Bisakah siang ini ia mendapat makan, tidak harus menunggu malam. Tadi kalo saja bibinya tidak melihat Elena mendapatkan uang itu, ia pasti bisa mengambil kembalian sebagai uang sakunya. Paling tidak ia bisa membeli makanan di luar saat bibinya memerintahkan ia untuk keluar rumah.

"Perutku sakit, aku belum makan." Elena ragu-ragu untuk berkata. "Bolehkan aku makan?"

Bibinya tersenyum lebar. "Karena kau dapat uang hari ini, dan itu cukup untuk makan siang. Kau boleh makan tapi setelah kedua anakku yang cantik itu selesai."
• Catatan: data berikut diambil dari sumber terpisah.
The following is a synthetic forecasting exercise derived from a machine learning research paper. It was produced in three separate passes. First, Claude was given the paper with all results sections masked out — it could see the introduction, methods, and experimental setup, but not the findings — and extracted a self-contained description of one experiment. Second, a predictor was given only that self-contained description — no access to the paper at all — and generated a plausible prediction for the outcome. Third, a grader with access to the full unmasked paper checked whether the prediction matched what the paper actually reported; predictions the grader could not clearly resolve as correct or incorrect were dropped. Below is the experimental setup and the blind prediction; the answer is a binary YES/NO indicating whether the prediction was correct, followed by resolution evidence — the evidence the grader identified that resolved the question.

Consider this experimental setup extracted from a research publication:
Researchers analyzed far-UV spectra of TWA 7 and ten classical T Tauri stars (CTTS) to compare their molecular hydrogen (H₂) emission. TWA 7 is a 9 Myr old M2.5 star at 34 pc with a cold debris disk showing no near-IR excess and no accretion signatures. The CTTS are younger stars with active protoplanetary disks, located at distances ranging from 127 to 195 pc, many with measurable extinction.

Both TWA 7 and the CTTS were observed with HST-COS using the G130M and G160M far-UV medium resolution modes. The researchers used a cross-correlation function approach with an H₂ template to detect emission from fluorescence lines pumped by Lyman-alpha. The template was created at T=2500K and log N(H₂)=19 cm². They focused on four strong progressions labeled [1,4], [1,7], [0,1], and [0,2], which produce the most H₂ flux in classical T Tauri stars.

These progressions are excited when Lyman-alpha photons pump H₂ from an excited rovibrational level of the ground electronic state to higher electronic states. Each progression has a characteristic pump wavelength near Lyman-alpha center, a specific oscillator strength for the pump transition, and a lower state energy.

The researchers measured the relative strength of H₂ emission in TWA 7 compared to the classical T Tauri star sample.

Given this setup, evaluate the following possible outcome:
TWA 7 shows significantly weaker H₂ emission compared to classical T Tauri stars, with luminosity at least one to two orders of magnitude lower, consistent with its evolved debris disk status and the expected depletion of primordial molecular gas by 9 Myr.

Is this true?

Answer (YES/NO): NO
Elena melihat kedua anak gadis bibinya yang sedang rakus menjejali makanan dalam mulutnya yang sepertinya sengaja tidak ingin tersisa agar Elena tidak kebagian makan.

Sore harinya Elena mendatangi toko makanan di pinggir jalan, ia masuk. Kepalanya terus bergerak seperti tengah mencari sesuatu lantas mata bulat Elena menangkap keranjang berisi makanan yang tergeletak di lantai, lalu ia tersenyum lebar pada penjaga toko yang malah membuang muka dengan senyuman terpaksa seakan membencinya.